Когда Нета подросла, Иоэль увлекал дочь в длительные путешествия по карте мира, которую купил в Лондоне и повесил над кроватью в детской. Когда они добирались, скажем, до Амстердама, он доставал припасенный на этот случай отличный план улиц и расстилал на кровати, чтобы провести Нету по музеям, проплыть с нею по каналам и посетить другие достопримечательности. А оттуда они отправлялись в Брюссель или Цюрих, а иногда добирались даже до Латинской Америки.

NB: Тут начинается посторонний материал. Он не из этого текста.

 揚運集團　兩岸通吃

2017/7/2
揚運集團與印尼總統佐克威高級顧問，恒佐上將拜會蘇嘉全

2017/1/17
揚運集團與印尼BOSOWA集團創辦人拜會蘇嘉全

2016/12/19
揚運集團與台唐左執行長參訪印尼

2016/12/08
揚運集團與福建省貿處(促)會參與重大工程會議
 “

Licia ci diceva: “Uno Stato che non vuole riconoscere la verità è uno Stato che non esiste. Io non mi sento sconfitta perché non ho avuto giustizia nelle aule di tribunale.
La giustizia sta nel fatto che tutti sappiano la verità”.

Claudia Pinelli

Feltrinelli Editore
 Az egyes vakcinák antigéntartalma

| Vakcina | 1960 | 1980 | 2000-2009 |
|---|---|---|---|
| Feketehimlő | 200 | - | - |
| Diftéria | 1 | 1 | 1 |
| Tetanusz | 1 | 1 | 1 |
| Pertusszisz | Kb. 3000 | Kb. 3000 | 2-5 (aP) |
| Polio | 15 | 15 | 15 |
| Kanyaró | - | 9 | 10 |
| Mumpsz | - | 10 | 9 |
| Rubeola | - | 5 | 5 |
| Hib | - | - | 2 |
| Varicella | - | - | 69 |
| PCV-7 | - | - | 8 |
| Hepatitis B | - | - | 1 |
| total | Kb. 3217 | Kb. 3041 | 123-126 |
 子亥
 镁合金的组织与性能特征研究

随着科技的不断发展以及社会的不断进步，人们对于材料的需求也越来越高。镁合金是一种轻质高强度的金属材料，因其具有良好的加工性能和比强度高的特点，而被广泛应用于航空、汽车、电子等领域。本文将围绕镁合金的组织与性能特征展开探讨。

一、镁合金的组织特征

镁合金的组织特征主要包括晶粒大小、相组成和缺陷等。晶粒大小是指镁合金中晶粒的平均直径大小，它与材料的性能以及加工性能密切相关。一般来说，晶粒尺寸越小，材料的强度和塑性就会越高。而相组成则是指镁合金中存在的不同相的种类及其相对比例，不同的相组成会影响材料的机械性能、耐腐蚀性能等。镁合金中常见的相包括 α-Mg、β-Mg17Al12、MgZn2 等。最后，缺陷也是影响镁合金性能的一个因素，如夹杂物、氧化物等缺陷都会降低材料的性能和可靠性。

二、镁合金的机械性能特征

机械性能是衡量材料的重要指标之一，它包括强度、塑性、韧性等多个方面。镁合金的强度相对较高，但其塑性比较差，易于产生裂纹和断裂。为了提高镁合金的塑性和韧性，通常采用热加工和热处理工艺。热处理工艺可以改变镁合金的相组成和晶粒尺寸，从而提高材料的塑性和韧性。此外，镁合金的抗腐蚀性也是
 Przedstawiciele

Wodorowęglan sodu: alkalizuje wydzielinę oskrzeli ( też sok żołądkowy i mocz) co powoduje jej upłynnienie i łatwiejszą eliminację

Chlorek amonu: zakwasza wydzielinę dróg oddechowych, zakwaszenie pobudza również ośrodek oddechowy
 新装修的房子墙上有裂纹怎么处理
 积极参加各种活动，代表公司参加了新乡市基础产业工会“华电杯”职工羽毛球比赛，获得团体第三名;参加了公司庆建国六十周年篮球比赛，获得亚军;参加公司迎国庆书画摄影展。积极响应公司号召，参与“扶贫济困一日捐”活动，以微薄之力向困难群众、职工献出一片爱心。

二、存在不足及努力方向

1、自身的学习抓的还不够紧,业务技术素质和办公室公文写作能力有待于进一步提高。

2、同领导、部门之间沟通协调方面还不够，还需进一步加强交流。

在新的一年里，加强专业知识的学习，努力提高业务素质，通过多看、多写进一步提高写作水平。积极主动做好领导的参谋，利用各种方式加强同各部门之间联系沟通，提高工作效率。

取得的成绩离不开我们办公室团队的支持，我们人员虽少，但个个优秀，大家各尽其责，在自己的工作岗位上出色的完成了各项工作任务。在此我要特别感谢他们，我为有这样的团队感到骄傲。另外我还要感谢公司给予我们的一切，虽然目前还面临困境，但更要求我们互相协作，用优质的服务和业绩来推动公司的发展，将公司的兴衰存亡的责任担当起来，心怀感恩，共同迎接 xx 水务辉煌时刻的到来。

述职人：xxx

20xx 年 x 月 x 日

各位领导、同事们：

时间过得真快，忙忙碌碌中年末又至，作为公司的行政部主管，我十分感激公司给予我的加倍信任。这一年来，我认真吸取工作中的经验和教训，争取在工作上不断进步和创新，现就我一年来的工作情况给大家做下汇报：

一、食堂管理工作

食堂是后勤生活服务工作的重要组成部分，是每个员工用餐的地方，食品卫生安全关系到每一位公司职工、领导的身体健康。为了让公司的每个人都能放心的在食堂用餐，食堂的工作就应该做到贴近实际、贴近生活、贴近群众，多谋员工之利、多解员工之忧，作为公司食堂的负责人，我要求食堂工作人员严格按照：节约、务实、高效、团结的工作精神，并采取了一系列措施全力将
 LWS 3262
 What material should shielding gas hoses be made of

Так было, пока однажды вечером, после празднования Дня независимости, Нета не потеряла ненадолго сознание в коридоре и Иврия не смогла опередить его, коршуном налетев на девочку за секунду до того, как та открыла глаза. На миг Иоэль испугался: вдруг она снова станет бить дочь? Однако Иврия, спокойная и суровая, всего лишь отнесла девочку в ванную. Пустила воду. И закрывшись на ключ, они вдвоем купались около часа. Возможно, Иврия вычитала что-то из медицинской литературы. Все эти долгие годы умолчаний Иврия и Иоэль не переставали читать все, что касалось «проблемы» Неты. Хотя и не говорили об этом между собой. В полном молчании рядом с лампой-ночником ложились статьи, вырезанные из газетных «страниц здоровья», фотокопии научных материалов, сделанные Иврией в университетской библиотеке, медицинские журналы, которые Иоэль покупал в поездках. Все это они обычно передавали друг другу в запечатанных коричневых конвертах.

И с тех пор всякий раз после приступа Иврия и Нета закрывались в ванной, которая стала для них чем-то вроде плавательного бассейна с подогревом. Из-за закрытой на ключ двери доносились до Иоэля смех и плеск воды. Так пришел конец плаванию в ящике для постели и путешествиям по карте мира. Иоэль не собирался вступать в борьбу. У себя дома он жаждал отдыха и покоя. Он начал покупать Нете кукол в традиционной национальной одежде, которые продавались в сувенирных магазинах аэропортов разных стран. Какое-то время Иоэль и его дочь ощущали себя партнерами возле полок с коллекцией, а Иврии не позволено было даже сметать с нее пыль. Шло время. В третьем или четвертом классе Нета начала много читать. Куклы и башни из костяшек домино перестали ее интересовать. Она прекрасно успевала в школе, особенно по арифметике и родному языку, а позже — по математике и литературе. И собирала ноты и партитуры, которые отец привозил ей из поездок, а мать покупала в иерусалимских магазинах. А еще она собирала сухие колючки — рвала их, бродя летом меж холмами. И ставила в вазы в спальне, которая оставалась ее комнатой и тогда, когда Иврия ушла, перебравшись на диван в гостиной. Подруг у Неты почти не было, то ли потому, что она сама этого не хотела, то ли из-за слухов о ее заболевании. Хотя «проблема» никогда не вырывалась наружу ни в классе, ни на улице, ни в гостях, заявляя о себе лишь в стенах родного дома.

Каждый день, приготовив уроки, Нета лежала на кровати и читала до ужина, который привыкла съедать в одиночестве, когда вздумается. Поужинав, она возвращалась к себе и снова читала, лежа на двуспальной кровати. Какое-то время Иврия пыталась вести борьбу с ночными бдениями, но в конце концов сдалась. Случалось, Иоэль вставал ночью, в час, когда едва начинал брезжить рассвет, на ощупь пробирался к холодильнику или в туалет, и его, полусонного, притягивала полоска света, пробивающаяся из-под дочкиной двери. Но он предпочитал не приближаться. И, потоптавшись в гостиной, на несколько мгновений присаживался в кресло напротив дивана, на котором спала Иврия.